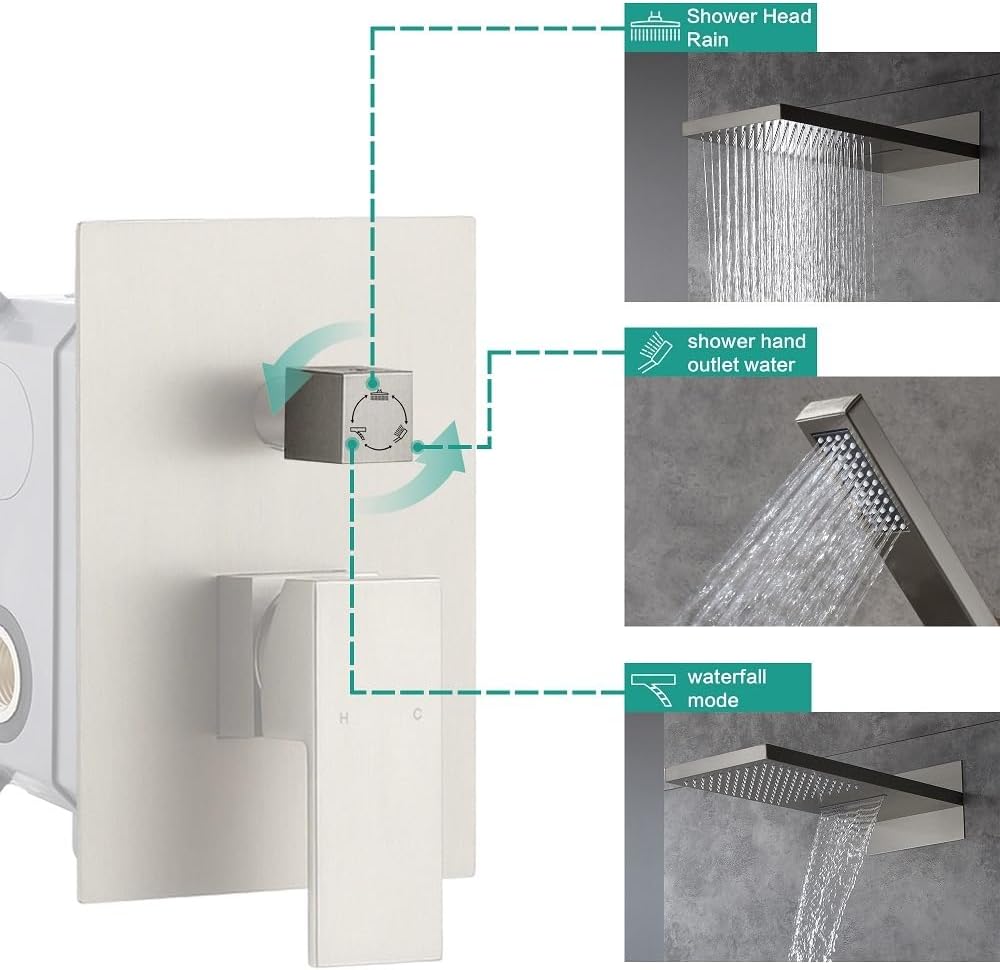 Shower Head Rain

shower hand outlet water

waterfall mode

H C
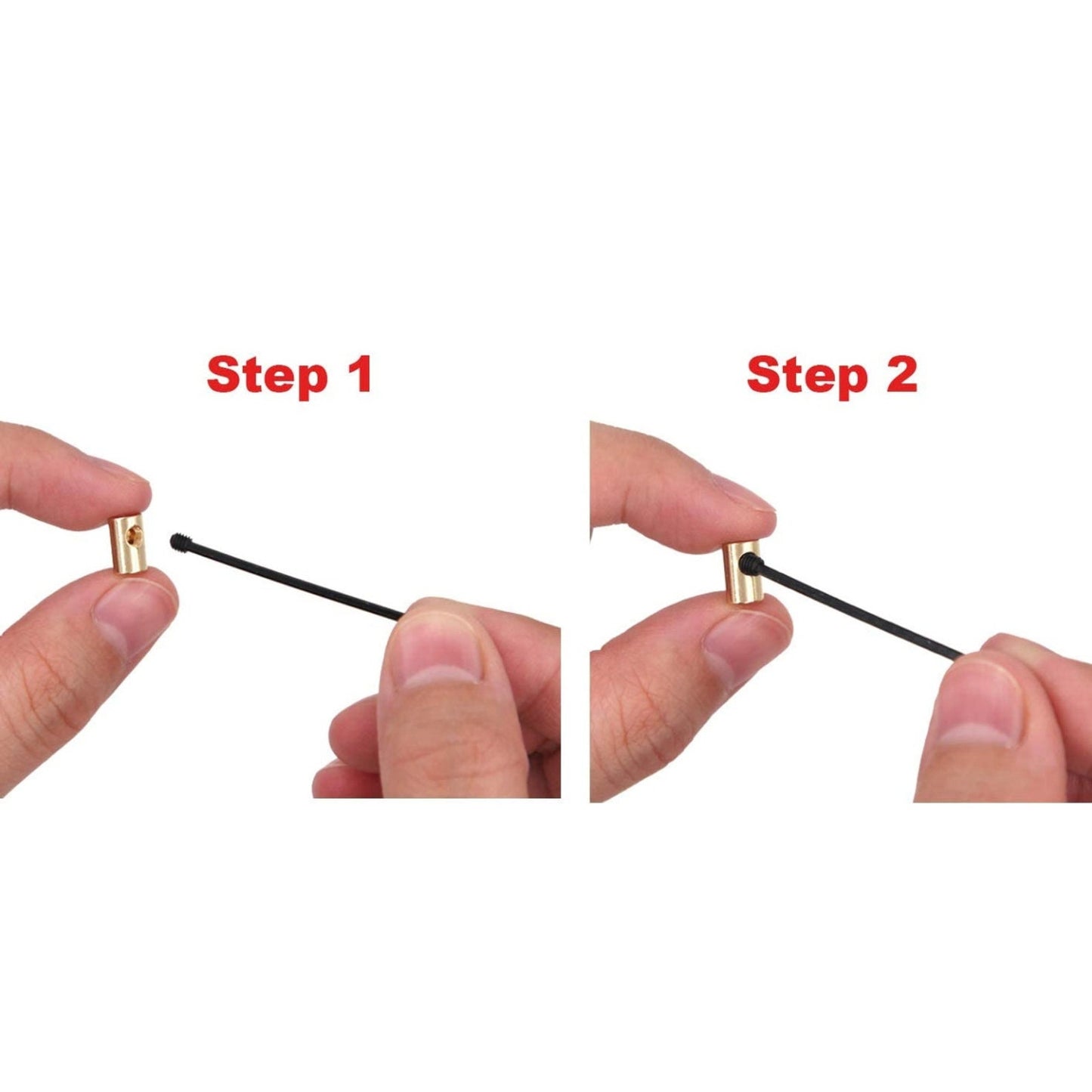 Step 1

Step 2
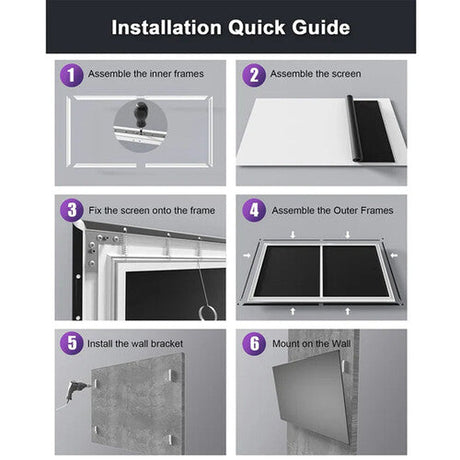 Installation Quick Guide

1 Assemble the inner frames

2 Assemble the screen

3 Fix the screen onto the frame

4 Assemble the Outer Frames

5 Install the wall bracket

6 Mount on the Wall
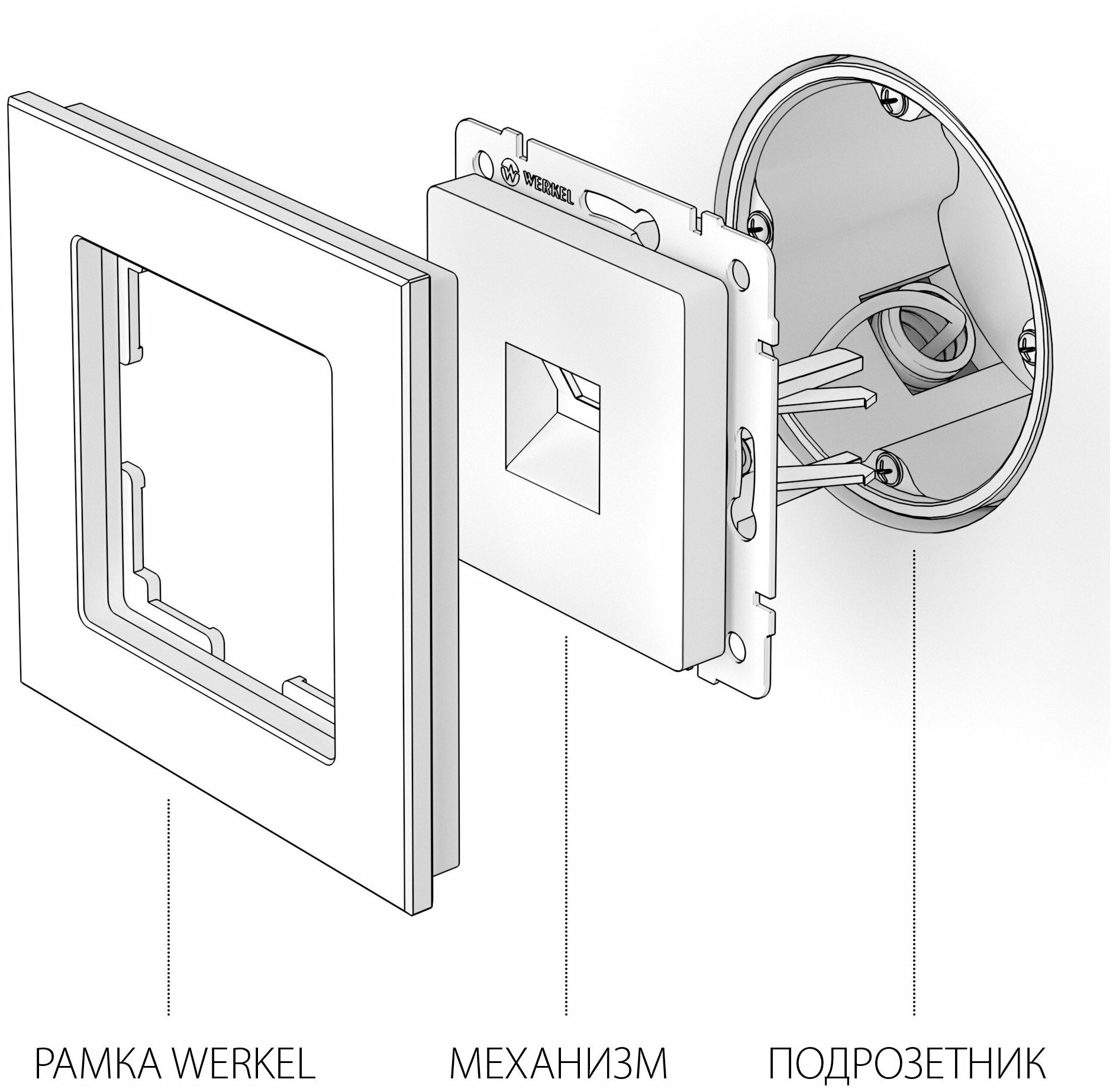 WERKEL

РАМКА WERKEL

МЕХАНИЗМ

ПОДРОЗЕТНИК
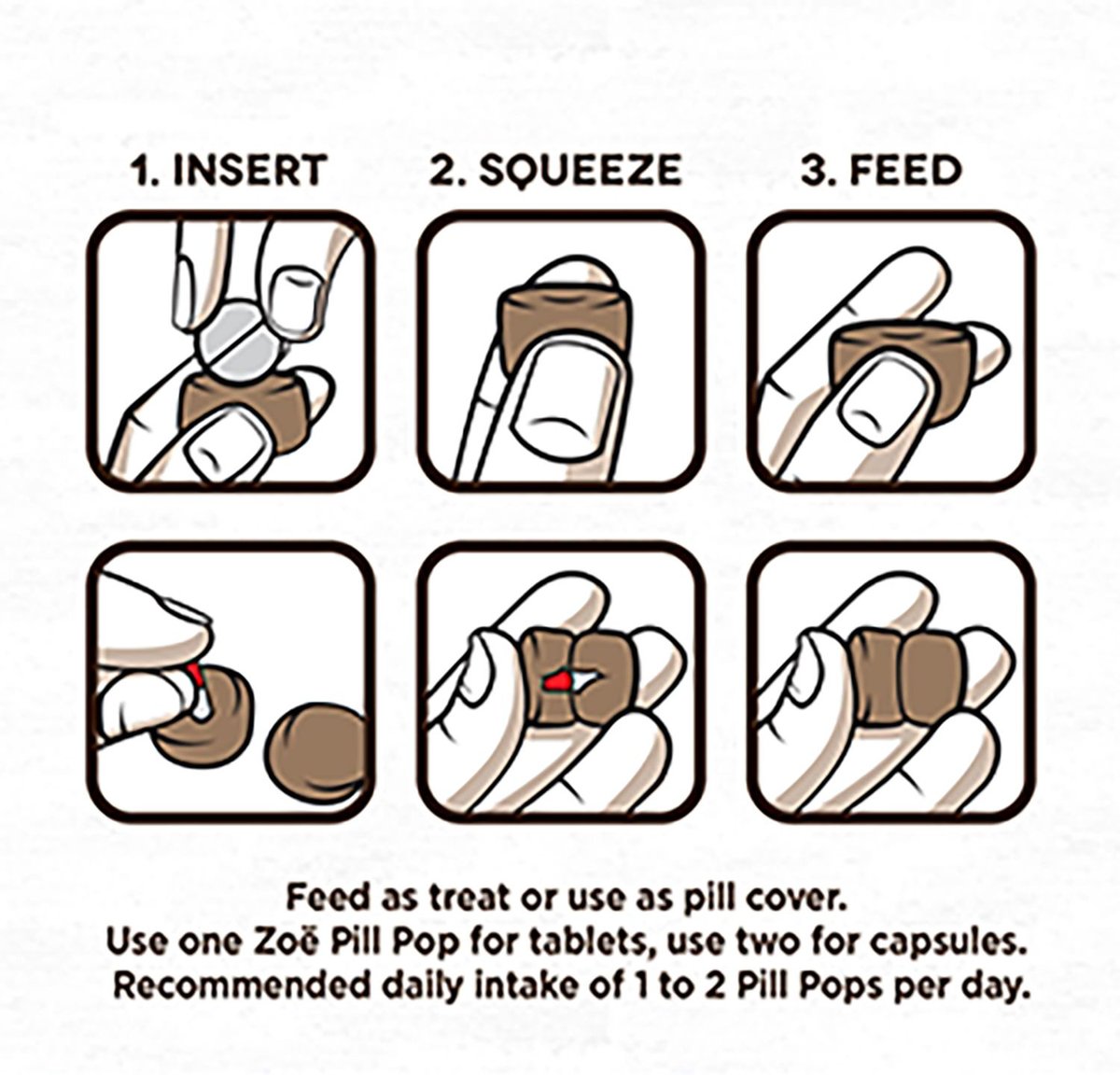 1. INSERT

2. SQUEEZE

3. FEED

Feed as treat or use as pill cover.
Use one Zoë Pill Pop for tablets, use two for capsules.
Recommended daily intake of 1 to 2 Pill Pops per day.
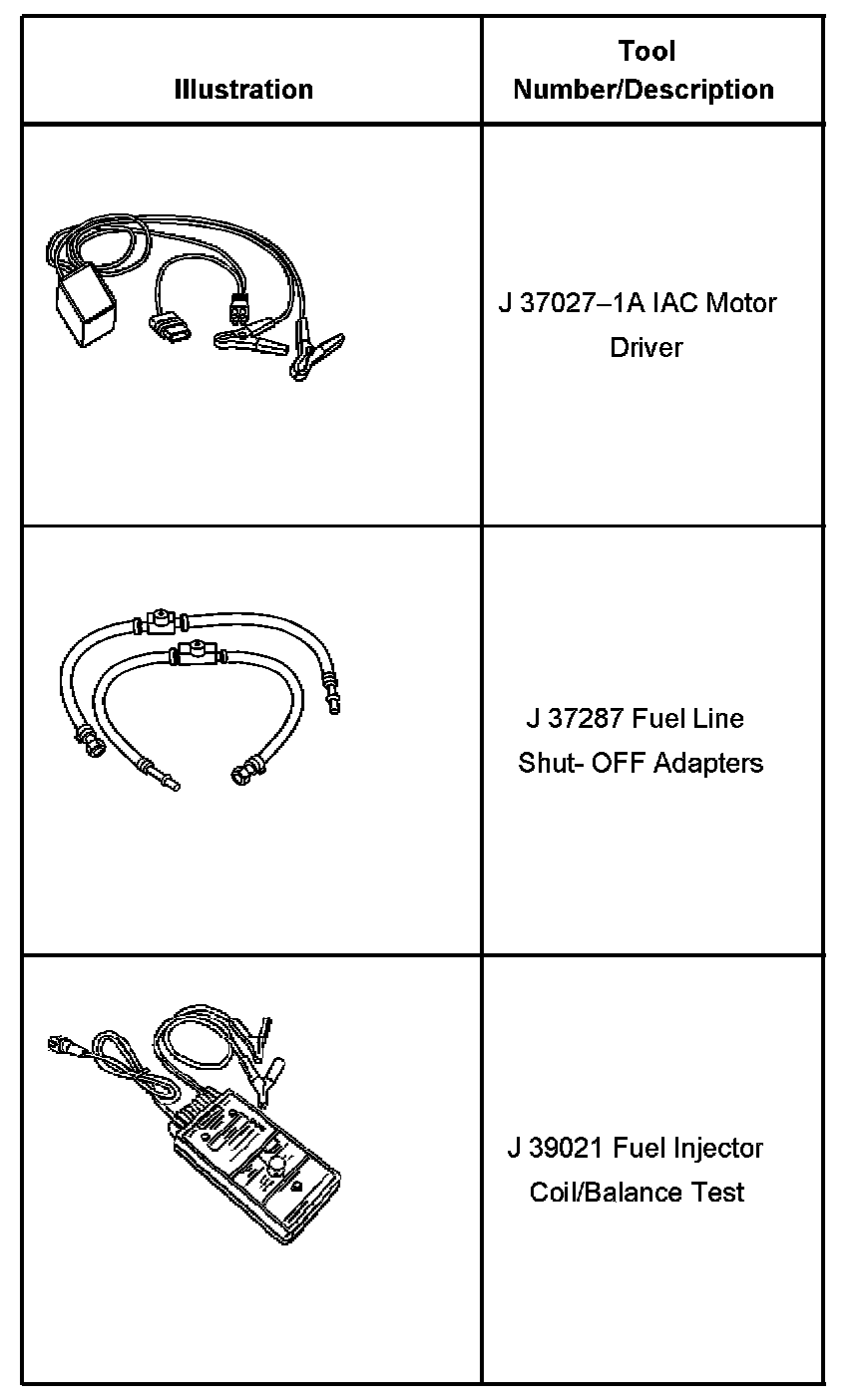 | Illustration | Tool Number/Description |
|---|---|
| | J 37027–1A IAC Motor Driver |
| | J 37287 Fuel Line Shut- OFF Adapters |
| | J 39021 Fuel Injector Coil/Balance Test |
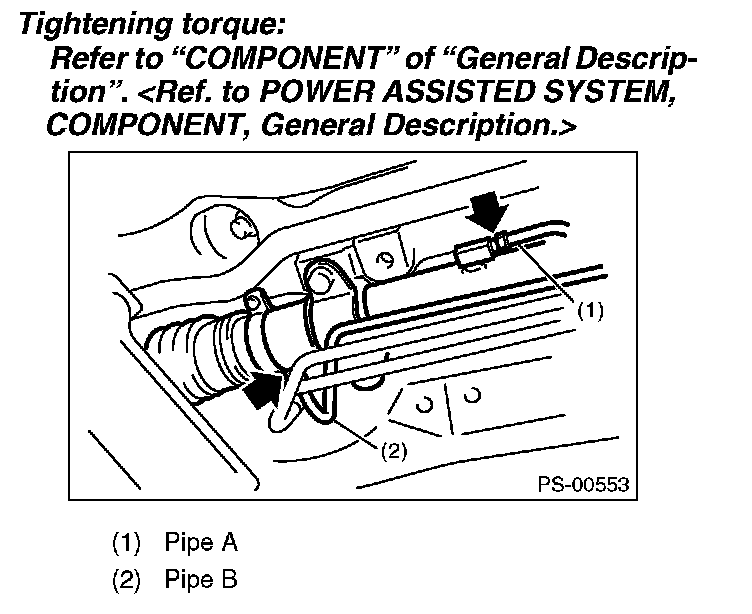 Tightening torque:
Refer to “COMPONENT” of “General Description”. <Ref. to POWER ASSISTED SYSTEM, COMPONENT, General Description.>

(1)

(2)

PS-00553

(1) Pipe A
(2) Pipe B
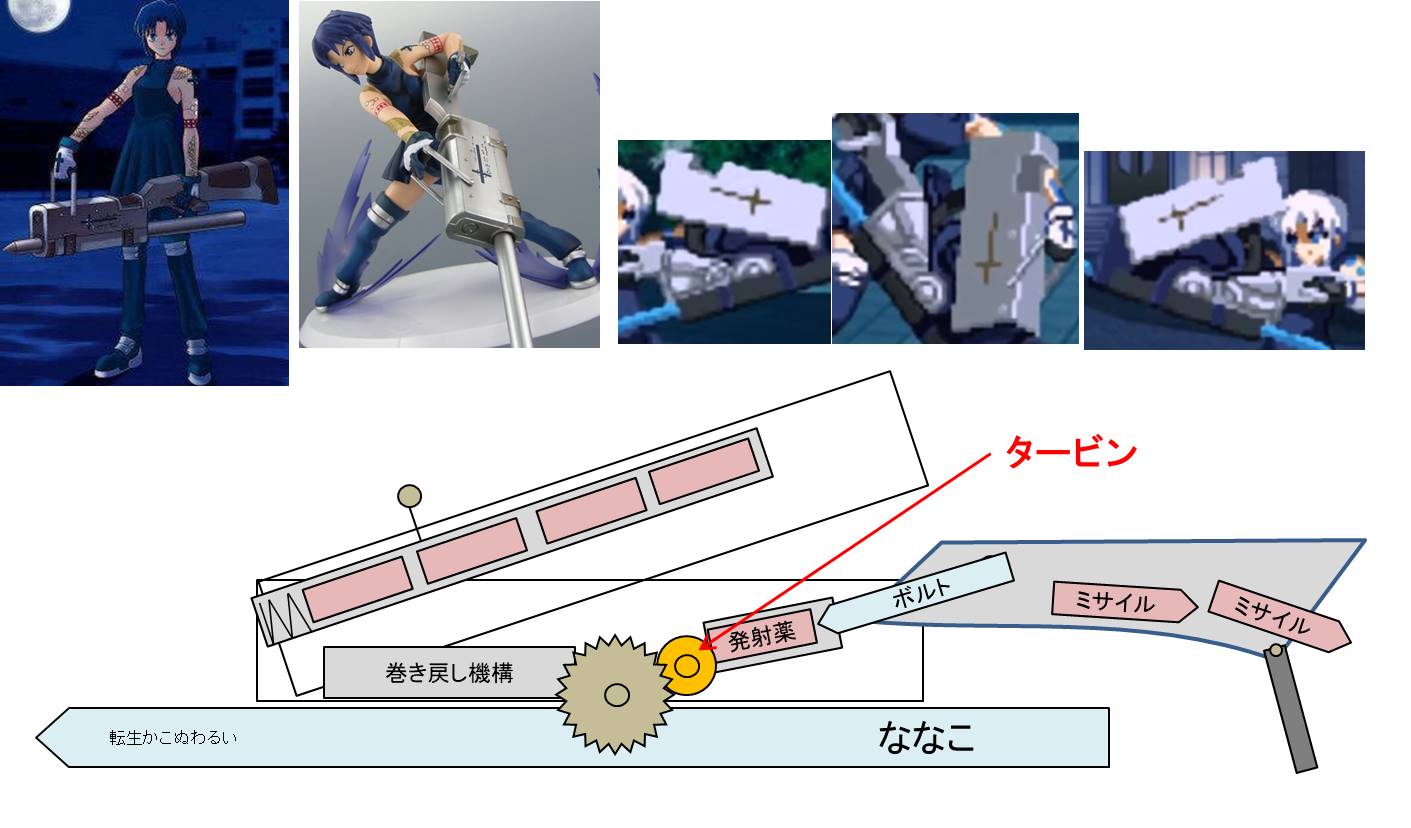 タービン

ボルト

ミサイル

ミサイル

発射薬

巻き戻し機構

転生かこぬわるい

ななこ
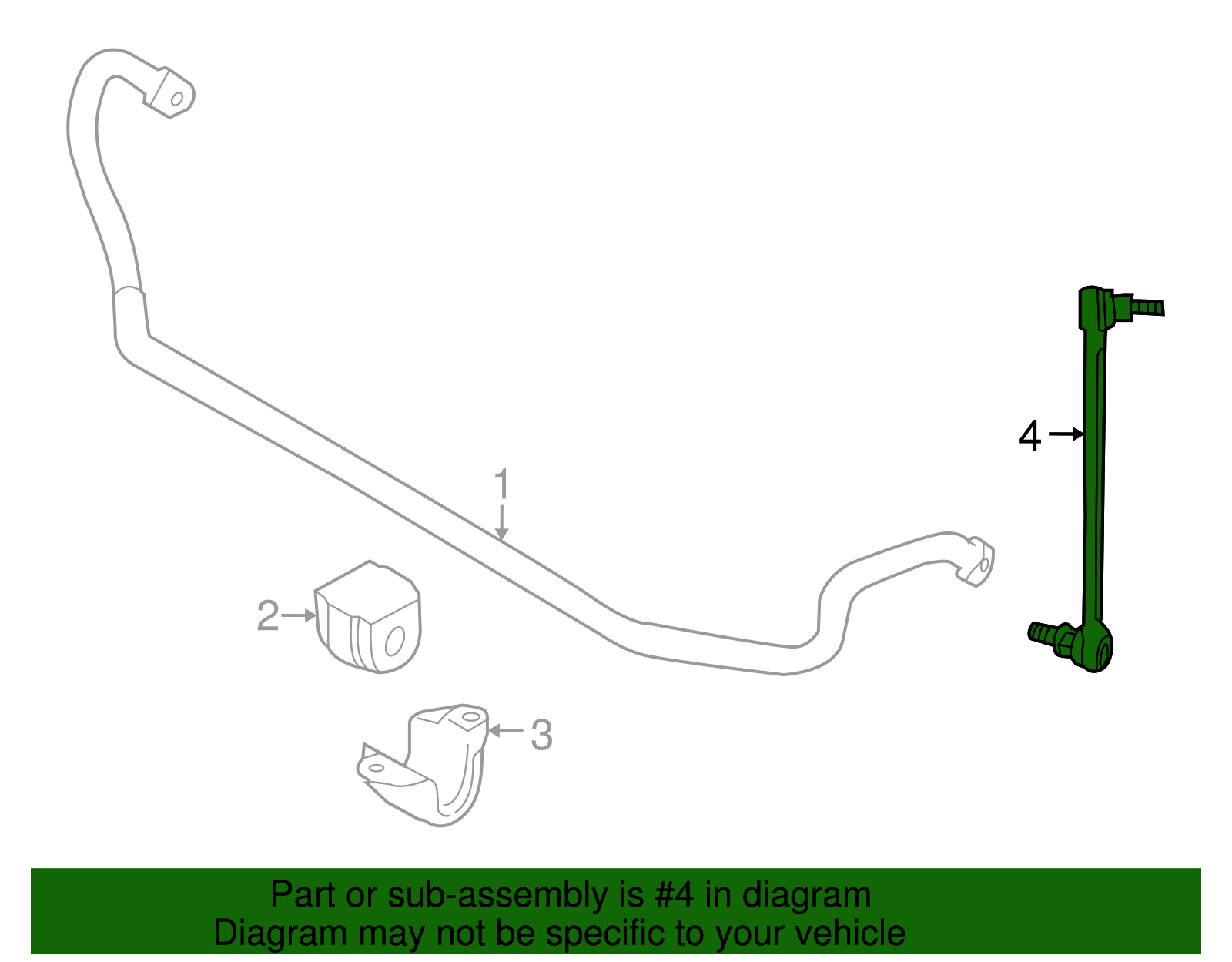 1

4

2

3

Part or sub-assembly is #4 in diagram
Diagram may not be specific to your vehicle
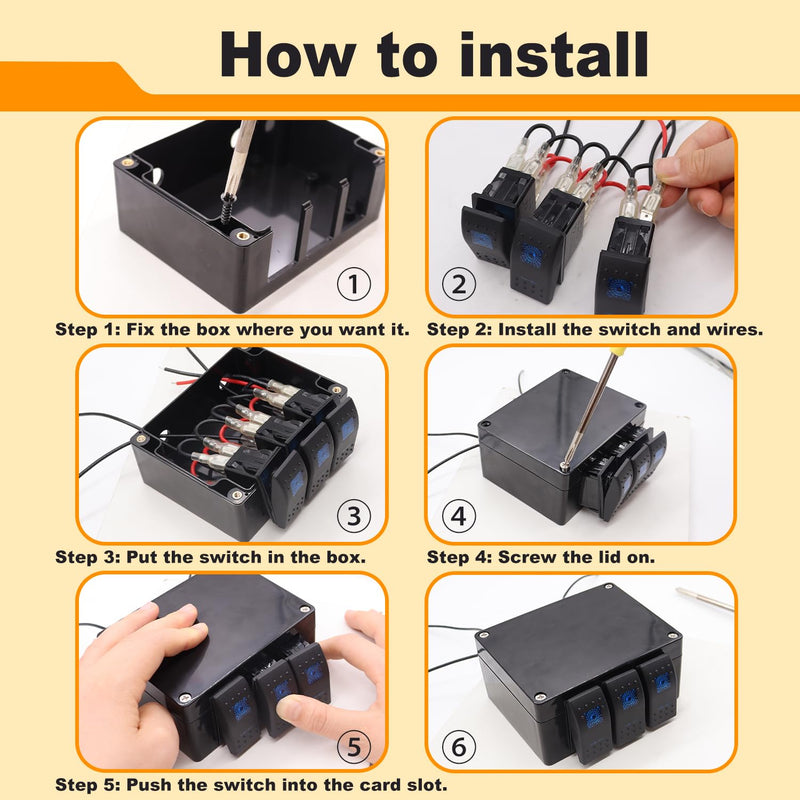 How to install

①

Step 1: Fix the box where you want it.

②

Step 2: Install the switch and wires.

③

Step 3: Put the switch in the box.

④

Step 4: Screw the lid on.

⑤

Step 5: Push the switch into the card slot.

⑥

------------------------

▶ _YOUR OBJECTIVE_: From the line with "Installation Quick Guide" through the end of the listing, write out every line exactly, leaving out the pictures.

▶ _COMPLETED TASK_:
 Installation Quick Guide

1 Assemble the inner frames

2 Assemble the screen

3 Fix the screen onto the frame

4 Assemble the Outer Frames

5 Install the wall bracket

6 Mount on the Wall
 WERKEL

РАМКА WERKEL

МЕХАНИЗМ

ПОДРОЗЕТНИК
 1. INSERT

2. SQUEEZE

3. FEED

Feed as treat or use as pill cover.
Use one Zoë Pill Pop for tablets, use two for capsules.
Recommended daily intake of 1 to 2 Pill Pops per day.
 | Illustration | Tool Number/Description |
|---|---|
| | J 37027–1A IAC Motor Driver |
| | J 37287 Fuel Line Shut- OFF Adapters |
| | J 39021 Fuel Injector Coil/Balance Test |
 Tightening torque:
Refer to “COMPONENT” of “General Description”. <Ref. to POWER ASSISTED SYSTEM, COMPONENT, General Description.>

(1)

(2)

PS-00553

(1) Pipe A
(2) Pipe B
 タービン

ボルト

ミサイル

ミサイル

発射薬

巻き戻し機構

転生かこぬわるい

ななこ
 1

4

2

3

Part or sub-assembly is #4 in diagram
Diagram may not be specific to your vehicle
 How to install

①

Step 1: Fix the box where you want it.

②

Step 2: Install the switch and wires.

③

Step 3: Put the switch in the box.

④

Step 4: Screw the lid on.

⑤

Step 5: Push the switch into the card slot.

⑥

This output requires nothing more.